The oropharynx is central to Kaposi sarcoma-assocaited herpesvirus (KSHV) infection;it is the primary site of viral replication, and saliva is the major route of KSHV transmission. Uncontrolled KSHV infection is associated with progression to KS. Some immunocompetent KSHV-infected people have frequent, high quantity oral replication, whereas others either rarely or never shed KSHV in saliva. This striking difference in the ability to control oral KSHV infection has clear implications for viral transmission, but may also be important for disease progression, since oral replication is strongly correlated with subsequent KSHV viremia and dissemination within the host. KSHV replication and development of KS occur much more often among people with HIV and other immunodeficiencies, which demonstrates the critical role of the immune system for preventing KSHV-associated disease. It is unknown, however, which immune responses to KSHV are most relevant for controlling infection. Despite the importance of the oral cavity in KSHV infection, mucosal immunity against KSHV has not been well studied. Neither is it understood how HIV infection and antiretroviral therapy (ART) affect oral immune responses to KSHV. The overall goal of this project is to identify correlates of the mucosal immune response associated with control of oral KSHV infection and viremia, and define how they are impaired by HIV infection.
In Aim 1, mucosal immune effector mechanisms mediating control of KSHV infection in the oral cavity and blood will be identified. Cohorts of KSHV infected/ HIV-negative people infection will be followed in Uganda to quantify the levels of KSHV detected in saliva and blood, and correlate them with: (1) neutralizing antibody in saliva;(2) gama delta+ T cell responses;and (3) innate immune mediators in saliva.

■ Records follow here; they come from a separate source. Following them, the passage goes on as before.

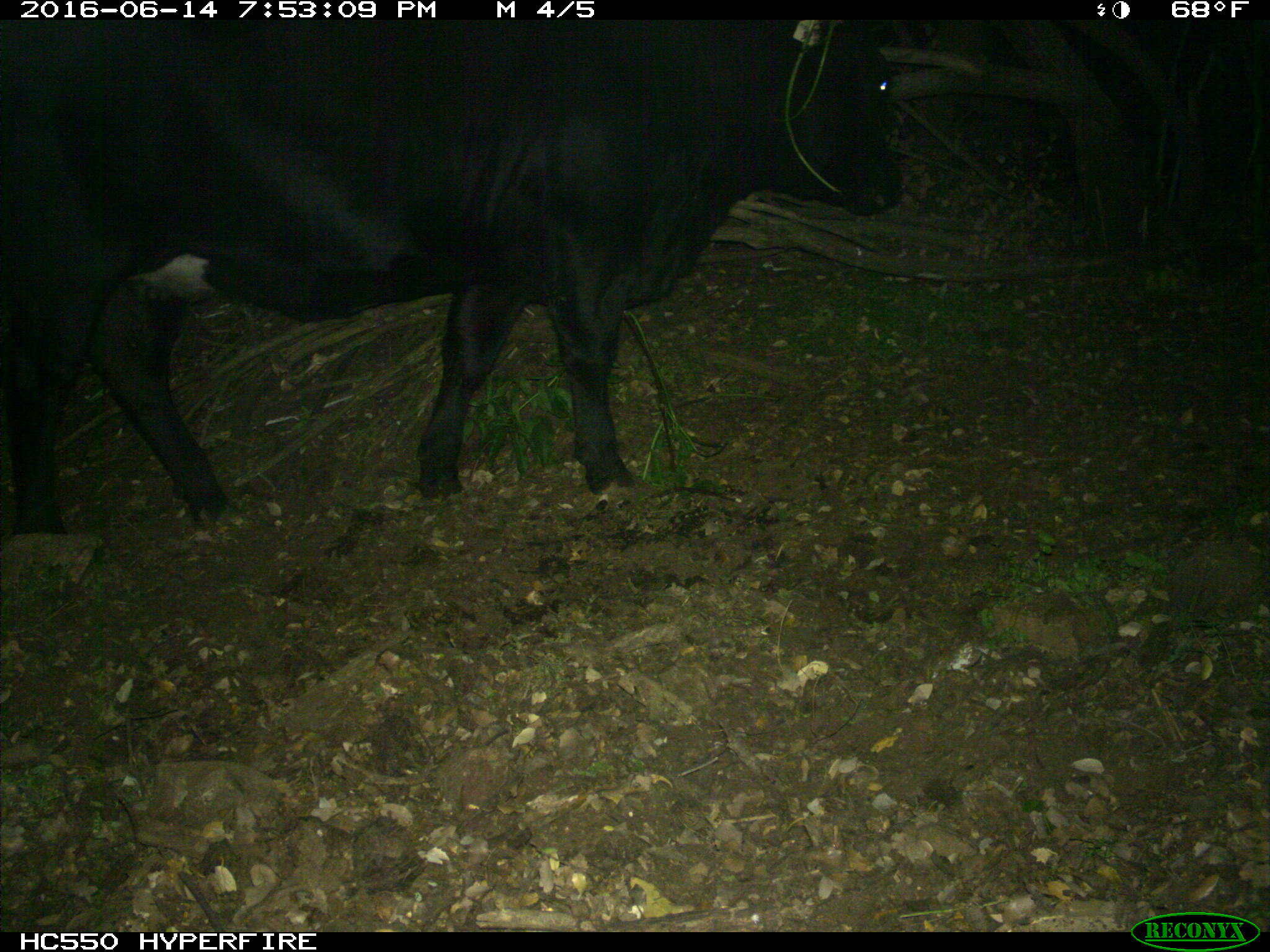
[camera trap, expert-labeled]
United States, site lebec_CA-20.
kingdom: Animalia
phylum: Chordata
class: Mammalia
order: Artiodactyla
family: Bovidae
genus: Bos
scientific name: Bos taurus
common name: domestic cow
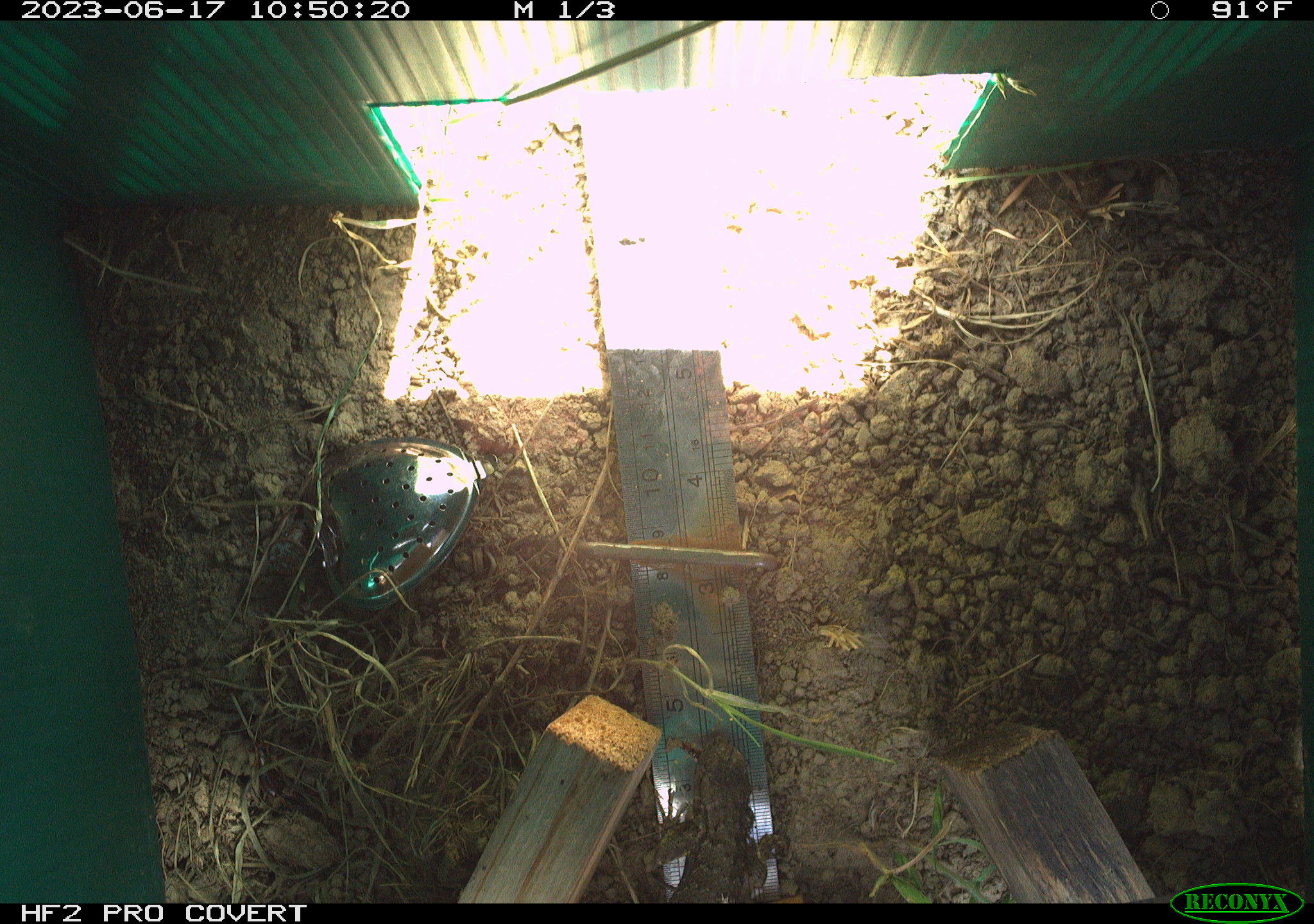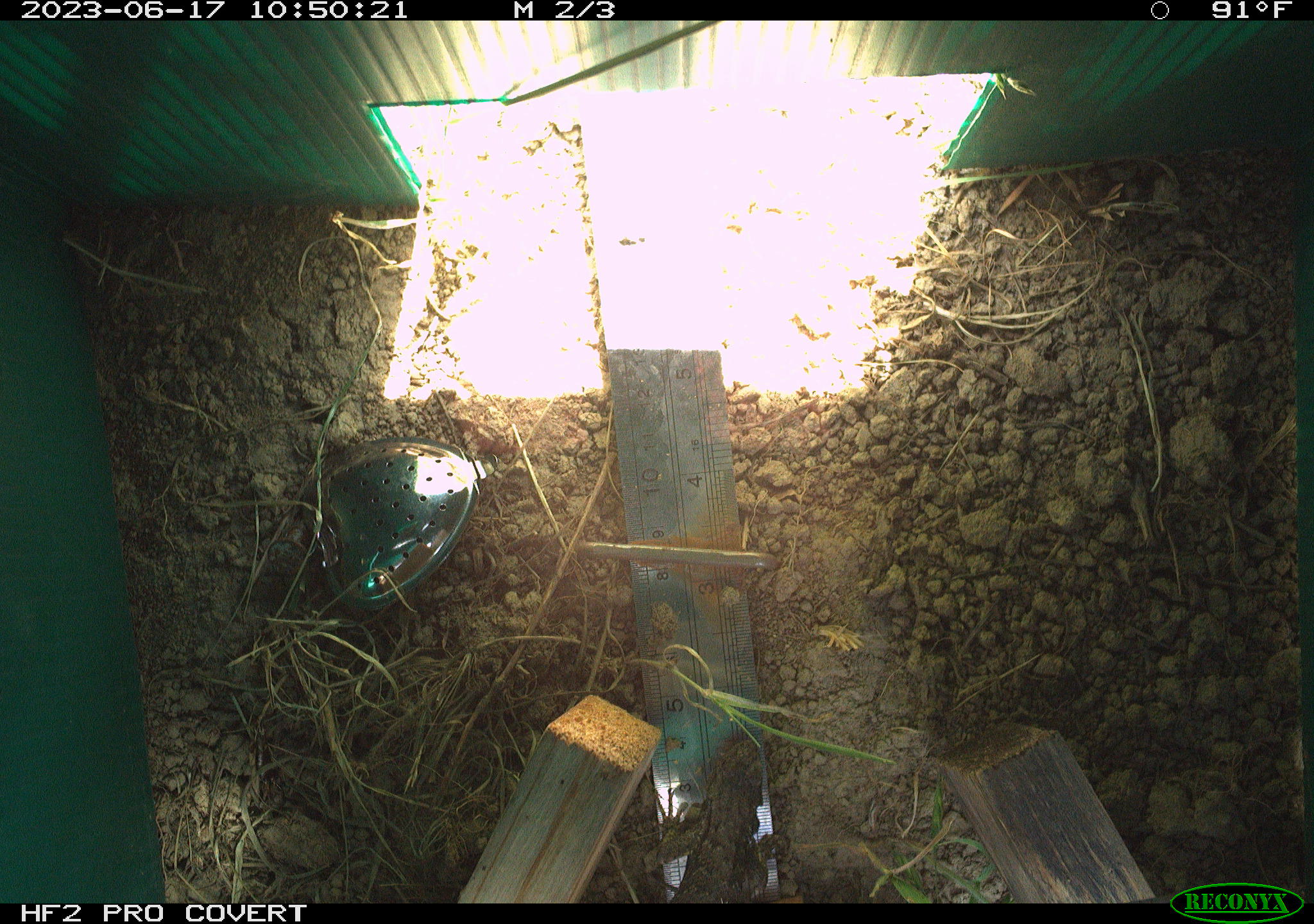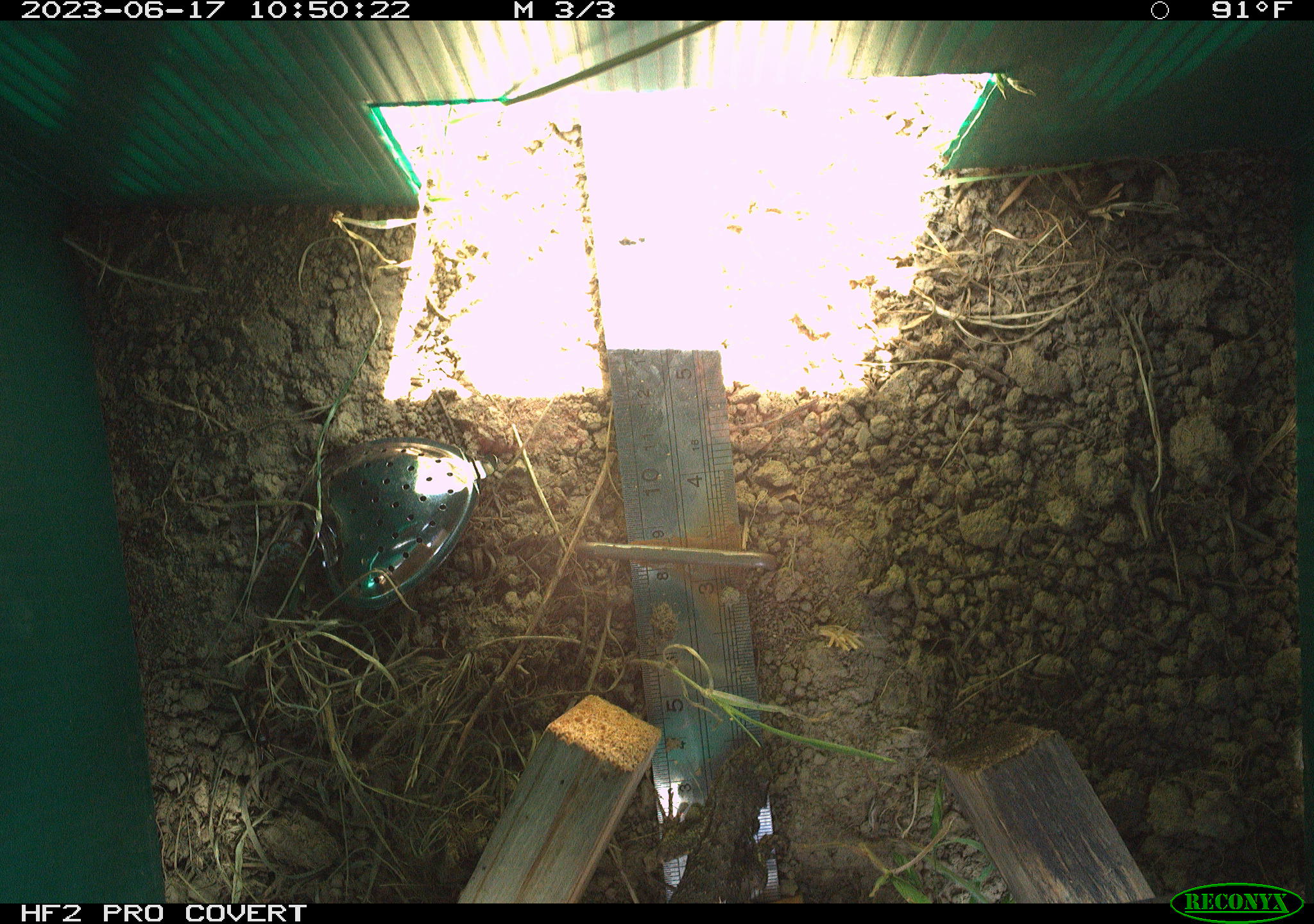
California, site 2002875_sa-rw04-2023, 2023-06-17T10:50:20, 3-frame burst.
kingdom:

In Aim 2, the effect of untreated HIV infection on mucosal immune responses to KSHV will be evaluated by comparing the frequency and strength of the immune effector mechanisms described in HIV-uninfected people in Aim 1 to those in a second cohort of HIV-infected/ART naive subjects. Finally, in Aim 3, it will be determined whether ART is able to normalize mucosal immune responses to KSHV bv following HIV-infected subiects before and after initiation of ART.
KS is the most common cancer in people infected with HIV. Moreover, in some parts of sub-Saharan Africa, such as Uganda, the clinical site for this study, KS is the most common cancer in the general population. Even with optimal therapy, complete resolution is only achieved in approximately half of patients, indicating the need for new strategies to prevent and treat KS.